• Goal:
Can you return, word for word, the lines of the material from the line with "As made clear in this image, put" to the line with "into the correct", both of those lines included?

• Rows from a spatial reasoning dataset:

......

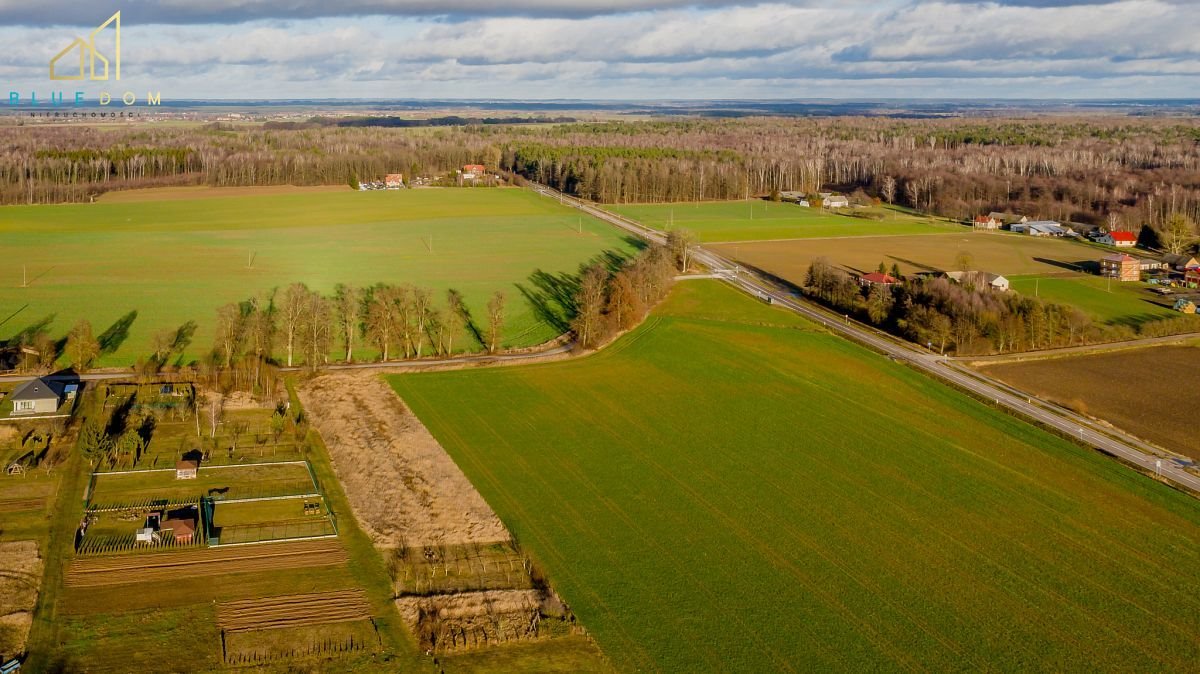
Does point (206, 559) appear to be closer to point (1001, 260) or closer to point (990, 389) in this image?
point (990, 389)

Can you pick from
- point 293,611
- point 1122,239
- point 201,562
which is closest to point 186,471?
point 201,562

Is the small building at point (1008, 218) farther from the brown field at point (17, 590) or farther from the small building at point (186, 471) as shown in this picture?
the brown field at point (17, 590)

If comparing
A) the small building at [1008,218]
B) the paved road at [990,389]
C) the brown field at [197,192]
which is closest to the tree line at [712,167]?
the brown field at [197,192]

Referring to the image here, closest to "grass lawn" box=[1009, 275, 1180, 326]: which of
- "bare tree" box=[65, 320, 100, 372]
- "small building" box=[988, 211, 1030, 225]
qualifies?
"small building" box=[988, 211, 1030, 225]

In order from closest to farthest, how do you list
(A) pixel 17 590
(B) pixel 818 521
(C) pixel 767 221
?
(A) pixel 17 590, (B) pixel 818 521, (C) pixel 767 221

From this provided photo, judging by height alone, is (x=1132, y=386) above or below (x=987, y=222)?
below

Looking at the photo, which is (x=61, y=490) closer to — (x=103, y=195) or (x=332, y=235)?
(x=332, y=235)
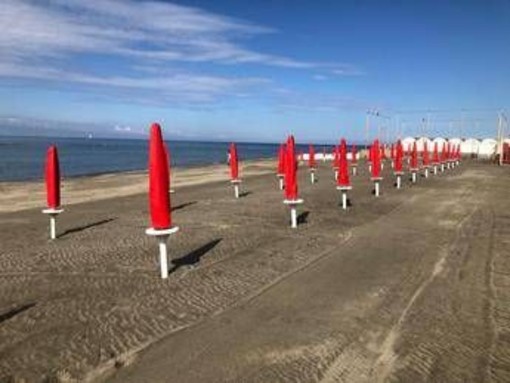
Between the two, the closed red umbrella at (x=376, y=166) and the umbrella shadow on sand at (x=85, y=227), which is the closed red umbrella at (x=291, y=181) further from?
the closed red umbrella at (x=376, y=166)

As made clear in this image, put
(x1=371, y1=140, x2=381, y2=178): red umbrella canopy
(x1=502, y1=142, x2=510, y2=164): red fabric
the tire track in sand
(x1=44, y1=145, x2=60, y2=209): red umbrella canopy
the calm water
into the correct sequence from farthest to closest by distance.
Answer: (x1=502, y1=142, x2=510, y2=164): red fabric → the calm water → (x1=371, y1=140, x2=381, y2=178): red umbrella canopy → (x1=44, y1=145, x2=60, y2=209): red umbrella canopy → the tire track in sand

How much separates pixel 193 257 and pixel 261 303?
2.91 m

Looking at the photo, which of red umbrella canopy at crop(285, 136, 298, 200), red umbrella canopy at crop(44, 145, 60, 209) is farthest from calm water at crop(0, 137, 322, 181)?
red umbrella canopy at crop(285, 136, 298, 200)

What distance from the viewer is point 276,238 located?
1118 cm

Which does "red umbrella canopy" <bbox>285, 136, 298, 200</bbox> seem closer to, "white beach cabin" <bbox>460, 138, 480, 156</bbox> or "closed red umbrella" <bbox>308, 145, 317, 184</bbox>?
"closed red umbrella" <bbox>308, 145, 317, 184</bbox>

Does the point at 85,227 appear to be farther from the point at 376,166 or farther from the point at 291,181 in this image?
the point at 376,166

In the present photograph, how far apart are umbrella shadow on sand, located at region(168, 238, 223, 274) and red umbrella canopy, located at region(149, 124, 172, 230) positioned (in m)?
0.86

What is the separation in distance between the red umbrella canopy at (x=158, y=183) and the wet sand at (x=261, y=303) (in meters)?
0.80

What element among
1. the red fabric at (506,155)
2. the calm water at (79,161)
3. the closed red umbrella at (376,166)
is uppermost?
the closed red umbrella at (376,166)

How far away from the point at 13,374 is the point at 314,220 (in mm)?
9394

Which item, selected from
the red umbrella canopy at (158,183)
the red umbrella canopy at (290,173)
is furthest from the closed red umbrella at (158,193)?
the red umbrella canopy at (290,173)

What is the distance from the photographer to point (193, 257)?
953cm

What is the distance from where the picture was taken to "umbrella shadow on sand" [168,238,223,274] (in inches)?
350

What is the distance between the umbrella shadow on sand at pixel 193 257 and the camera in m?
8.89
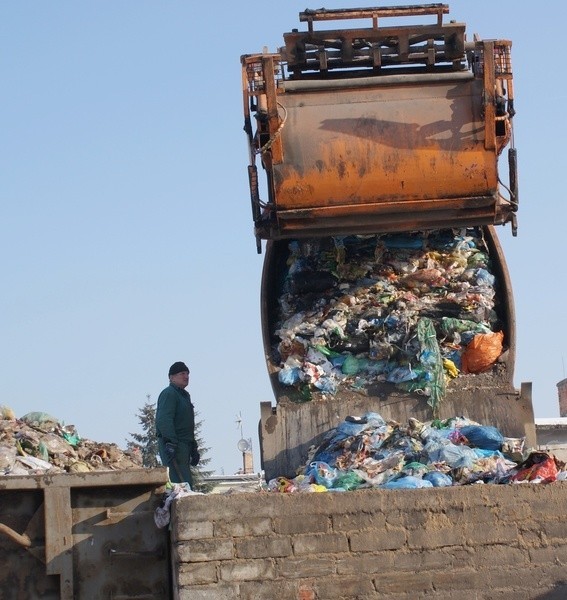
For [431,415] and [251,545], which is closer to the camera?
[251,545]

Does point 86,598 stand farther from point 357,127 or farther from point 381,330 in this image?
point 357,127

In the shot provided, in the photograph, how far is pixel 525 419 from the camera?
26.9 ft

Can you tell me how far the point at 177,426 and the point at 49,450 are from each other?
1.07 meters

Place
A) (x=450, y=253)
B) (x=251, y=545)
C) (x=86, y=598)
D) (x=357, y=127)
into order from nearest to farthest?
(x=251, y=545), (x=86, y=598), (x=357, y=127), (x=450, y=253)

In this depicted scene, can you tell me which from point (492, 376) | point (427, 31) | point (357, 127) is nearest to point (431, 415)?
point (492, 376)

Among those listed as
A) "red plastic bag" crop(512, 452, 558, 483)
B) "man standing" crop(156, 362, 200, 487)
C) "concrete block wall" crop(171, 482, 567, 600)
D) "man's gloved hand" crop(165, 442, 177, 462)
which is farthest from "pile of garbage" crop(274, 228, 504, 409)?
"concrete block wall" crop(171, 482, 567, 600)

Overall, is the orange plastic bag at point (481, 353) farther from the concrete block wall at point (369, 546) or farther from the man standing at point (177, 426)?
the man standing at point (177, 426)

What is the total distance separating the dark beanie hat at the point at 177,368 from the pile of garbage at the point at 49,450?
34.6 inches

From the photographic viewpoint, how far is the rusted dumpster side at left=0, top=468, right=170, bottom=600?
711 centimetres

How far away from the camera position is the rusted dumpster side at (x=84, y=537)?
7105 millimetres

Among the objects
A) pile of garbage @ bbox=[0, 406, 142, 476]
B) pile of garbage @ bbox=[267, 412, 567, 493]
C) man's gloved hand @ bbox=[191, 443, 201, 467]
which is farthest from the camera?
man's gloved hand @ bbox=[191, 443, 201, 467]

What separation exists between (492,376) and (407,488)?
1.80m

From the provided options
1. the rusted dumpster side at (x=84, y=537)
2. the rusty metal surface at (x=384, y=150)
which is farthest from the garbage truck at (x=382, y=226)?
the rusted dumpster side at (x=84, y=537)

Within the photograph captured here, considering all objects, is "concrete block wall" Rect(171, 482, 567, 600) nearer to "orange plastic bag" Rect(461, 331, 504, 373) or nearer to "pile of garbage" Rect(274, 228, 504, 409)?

......

• The completed task:
As made clear in this image, put
(x1=371, y1=140, x2=381, y2=178): red umbrella canopy
(x1=502, y1=142, x2=510, y2=164): red fabric
the tire track in sand
(x1=44, y1=145, x2=60, y2=209): red umbrella canopy
the calm water
into the correct sequence from farthest to closest by distance.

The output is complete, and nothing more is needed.